Map of the Purple Line route through Silver Spring and Langley Park. (Gene Thorp/The Washington Post)

Maryland officials and supporters of building a light-rail Purple Line through Montgomery and Prince George’s counties are drafting a “community compact” to define goals for economic development along the planned 16-mile corridor, including ways to preserve affordable housing, support small businesses and connect workers to jobs.

Supporters say the document, which will be crafted during two community workshops and modeled on similar agreements for transit projects in Seattle and Baltimore, will spell out a “livability strategy” for people in the proposed rail corridor between Bethesda in Montgomery County and New Carrollton in Prince George’s County. The light-rail line would have 21 stations, including in Chevy Chase Lake, Silver Spring, Langley Park, College Park and Riverdale Park.

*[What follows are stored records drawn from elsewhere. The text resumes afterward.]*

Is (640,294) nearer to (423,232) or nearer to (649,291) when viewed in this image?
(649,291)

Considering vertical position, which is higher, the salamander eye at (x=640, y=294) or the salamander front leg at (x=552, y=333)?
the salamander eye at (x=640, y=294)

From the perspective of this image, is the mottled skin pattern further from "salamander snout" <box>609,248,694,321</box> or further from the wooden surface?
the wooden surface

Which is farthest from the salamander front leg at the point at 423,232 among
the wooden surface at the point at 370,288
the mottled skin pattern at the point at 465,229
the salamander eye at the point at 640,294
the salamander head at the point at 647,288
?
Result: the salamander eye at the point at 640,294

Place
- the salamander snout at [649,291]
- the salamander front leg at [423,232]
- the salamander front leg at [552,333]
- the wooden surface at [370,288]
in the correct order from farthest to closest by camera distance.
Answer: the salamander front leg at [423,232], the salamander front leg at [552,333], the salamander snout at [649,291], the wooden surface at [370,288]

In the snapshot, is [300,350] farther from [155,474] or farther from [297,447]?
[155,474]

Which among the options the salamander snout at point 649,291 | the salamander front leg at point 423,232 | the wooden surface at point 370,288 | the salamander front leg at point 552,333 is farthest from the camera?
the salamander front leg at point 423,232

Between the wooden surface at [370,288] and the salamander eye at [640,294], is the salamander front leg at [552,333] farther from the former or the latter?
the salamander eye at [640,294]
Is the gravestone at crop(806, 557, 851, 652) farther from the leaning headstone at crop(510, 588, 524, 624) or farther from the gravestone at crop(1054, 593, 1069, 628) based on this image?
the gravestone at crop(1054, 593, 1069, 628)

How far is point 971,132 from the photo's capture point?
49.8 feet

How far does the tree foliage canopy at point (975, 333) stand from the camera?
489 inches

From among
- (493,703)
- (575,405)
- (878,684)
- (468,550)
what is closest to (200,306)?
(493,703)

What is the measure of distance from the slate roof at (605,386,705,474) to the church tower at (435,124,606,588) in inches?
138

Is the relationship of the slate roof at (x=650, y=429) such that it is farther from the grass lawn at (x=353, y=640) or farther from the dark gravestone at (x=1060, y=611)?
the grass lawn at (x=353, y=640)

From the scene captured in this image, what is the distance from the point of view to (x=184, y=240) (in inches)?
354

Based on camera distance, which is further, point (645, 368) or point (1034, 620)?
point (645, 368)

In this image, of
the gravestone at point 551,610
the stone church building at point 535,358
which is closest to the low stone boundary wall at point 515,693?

Maryland transit officials and local government leaders have touted a new transit line’s ability to revitalize aging inner suburbs around stations as a key reason to build the light-rail project, now estimated to cost $2.43 billion to build and $58 million to operate annually. Much of the new development would be targeted in economically struggling areas of Prince George’s, such as Langley Park and Riverdale Park, officials have said, but Montgomery growth plans also call for more development in Chevy Chase Lake if a Purple Line is built.

Some community groups, particularly the immigrant advocacy group Casa de Maryland in Langley Park, have voiced concerns about redevelopment pricing out residents and businesses as rents increase and local residents benefiting from the project’s construction jobs.

A “Purple Line community compact” to address such concerns was proposed last year by the Fair Development Coalition, a group formed in 2010 by Casa de Maryland. The effort also is being led by the Purple Line Corridor Coalition, a group formed by the University of Maryland’s National Center For Smart Growth that includes community officials, nonprofit groups and businesses along the proposed route.

A compact is expected to be signed by the end of the year by state and county officials and the Purple Line Corridor Coalition, the group said. Cities, towns and community organizations along the route also will be asked to sign. The compact will be non-binding but will “state the intent” of those who sign it, the coalition said.

The first public workshop is scheduled for Oct. 25 from 9:30 a.m. to 12:30 p.m. at the Silver Spring Civic Building, One Veterans Plaza, in downtown Silver Spring.  The second is scheduled for Nov. 17, from 4 p.m. to 6 p.m., at Felegy Elementary School, 6110 Editors Park Drive, in Hyattsville.

A Purple Line is designed to connect Maryland’s Metrorail lines with Amtrak and commuter rail stations in a direct east-west route.  Supporters say it would spur redevelopment and provide faster, more reliable transit than buses. Opponents say it would destroy a popular wooded trail and threaten endangered species between Bethesda and Silver Spring, disrupt neighborhoods and be too expensive.

The project is pending federal construction aid and proposals due in January from teams of companies competing for a 35-year contract to design, build, operate and maintain the line, in addition to helping to finance its construction. State officials have said they hope to begin construction in mid-2015 and begin running two-car trains in 2020.